3) Either ISIS or a so-called “moderate” Syrian opposition group will use one of the many MANPADS now in their hands to down a U.S./Western military plane. (Both ISIS and Syrian rebels have every incentive do this! See #4)

4) Downed jet incident will be pinned on the Syrian regime, and U.S. will respond (as promised) by simply expanding the scope of its campaign to bombing Syrian government facilities.

5) U.S. will attack by air both ISIS and Syrian government sites while claiming to wage “war on terror” on two fronts

6) U.S. equipped/trained Syrian opposition rebels will attempt to move in to bombed out government facilities

 

Joshua Landis: Why Syria is the Gordian knot of Obama’s anti-ISIL campaign

ALJAZEERA AMERICA (9/15/14) – President Barack Obama’s strategy to “degrade and ultimately destroy” the Islamic State in Iraq and the Levant (ISIL) relies entirely on allied forces on the ground doing the work that can’t be done by U.S. airpower. That formula may have made some progress in Iraq in recent weeks, but in Syria it lacks ready partners on the ground.
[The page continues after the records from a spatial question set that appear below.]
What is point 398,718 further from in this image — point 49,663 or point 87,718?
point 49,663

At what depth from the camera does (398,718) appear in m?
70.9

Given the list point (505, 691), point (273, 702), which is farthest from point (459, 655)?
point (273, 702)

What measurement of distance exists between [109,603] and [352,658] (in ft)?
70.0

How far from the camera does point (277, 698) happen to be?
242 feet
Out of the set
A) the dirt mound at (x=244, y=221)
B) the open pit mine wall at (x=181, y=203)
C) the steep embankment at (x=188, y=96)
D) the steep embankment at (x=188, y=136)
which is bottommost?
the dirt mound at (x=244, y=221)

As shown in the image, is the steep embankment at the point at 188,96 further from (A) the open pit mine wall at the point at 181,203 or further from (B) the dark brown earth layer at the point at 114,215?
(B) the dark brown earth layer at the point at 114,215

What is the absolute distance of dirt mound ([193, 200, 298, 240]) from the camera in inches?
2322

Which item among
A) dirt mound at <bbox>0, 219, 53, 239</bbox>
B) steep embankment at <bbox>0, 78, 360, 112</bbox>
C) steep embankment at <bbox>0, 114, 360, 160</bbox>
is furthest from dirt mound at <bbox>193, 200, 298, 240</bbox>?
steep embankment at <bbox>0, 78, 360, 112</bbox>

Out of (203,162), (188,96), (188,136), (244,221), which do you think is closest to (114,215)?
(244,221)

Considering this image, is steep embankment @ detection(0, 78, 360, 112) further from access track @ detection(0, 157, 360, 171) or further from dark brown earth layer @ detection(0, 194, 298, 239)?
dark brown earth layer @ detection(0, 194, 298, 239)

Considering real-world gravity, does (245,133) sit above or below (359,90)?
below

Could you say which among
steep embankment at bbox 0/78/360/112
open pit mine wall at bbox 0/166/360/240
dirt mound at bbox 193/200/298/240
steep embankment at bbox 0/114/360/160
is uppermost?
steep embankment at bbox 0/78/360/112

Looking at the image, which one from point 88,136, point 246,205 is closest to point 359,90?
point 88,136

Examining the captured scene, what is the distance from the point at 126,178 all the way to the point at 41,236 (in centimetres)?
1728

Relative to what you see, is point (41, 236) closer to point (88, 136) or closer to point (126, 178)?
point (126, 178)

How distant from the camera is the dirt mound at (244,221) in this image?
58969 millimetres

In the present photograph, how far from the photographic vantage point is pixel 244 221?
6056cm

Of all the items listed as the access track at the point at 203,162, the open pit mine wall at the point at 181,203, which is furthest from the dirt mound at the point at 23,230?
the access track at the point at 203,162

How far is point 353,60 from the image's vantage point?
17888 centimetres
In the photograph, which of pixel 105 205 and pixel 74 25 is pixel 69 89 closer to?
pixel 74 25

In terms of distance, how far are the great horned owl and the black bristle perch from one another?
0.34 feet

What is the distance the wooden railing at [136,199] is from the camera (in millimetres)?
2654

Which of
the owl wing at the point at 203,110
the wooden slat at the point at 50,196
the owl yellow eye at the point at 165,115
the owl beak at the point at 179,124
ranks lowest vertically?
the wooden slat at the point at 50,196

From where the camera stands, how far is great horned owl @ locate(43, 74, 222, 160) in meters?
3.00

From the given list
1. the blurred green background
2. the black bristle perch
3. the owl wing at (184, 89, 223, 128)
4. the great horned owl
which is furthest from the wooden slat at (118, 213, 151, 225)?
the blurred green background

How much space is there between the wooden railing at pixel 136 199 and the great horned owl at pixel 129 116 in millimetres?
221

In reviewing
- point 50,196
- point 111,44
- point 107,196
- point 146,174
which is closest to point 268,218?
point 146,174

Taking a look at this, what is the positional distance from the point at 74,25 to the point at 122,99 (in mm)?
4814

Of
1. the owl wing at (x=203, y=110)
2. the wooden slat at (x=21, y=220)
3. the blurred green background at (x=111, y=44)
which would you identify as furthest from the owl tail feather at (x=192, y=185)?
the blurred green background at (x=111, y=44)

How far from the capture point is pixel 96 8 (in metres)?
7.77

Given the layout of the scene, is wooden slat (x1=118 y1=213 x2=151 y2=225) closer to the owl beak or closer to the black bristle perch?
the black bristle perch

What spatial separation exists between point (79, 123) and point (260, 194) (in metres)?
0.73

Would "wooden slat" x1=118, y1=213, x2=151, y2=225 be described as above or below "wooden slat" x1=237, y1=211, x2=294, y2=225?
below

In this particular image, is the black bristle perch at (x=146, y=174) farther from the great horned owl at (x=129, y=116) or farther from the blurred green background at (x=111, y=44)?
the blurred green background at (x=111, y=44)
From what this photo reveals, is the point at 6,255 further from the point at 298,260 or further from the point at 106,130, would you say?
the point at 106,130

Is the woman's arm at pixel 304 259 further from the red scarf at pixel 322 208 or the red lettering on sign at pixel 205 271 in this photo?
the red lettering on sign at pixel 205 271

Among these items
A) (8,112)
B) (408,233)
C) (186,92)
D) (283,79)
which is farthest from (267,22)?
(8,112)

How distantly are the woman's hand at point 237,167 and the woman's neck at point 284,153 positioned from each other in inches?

ISIL currently controls approximately 35 percent of Syrian territory, according to opposition-aligned human rights monitors, and fights against both the regime of Syrian President Bashar al-Assad and Syrian rebel forces. The question facing U.S. military planners is which forces on the ground will move in to clear and hold towns after ISIL positions have been bombed into retreat. Without such a partner, the U.S. will simply be repeating the Israeli approach to Gaza, cynically dubbed mowing the lawn by Israeli officials — an approach that not only fails to eliminate adversaries but can even work to their political advantage.

Obama has ruled out cooperating with Assad, whose forces control a bit less than half of Syria’s land mass (although a lot more than half the population lives in areas under government control). Instead, Obama informed the world that he would work with Syria’s “opposition.” Tellingly, he named no names.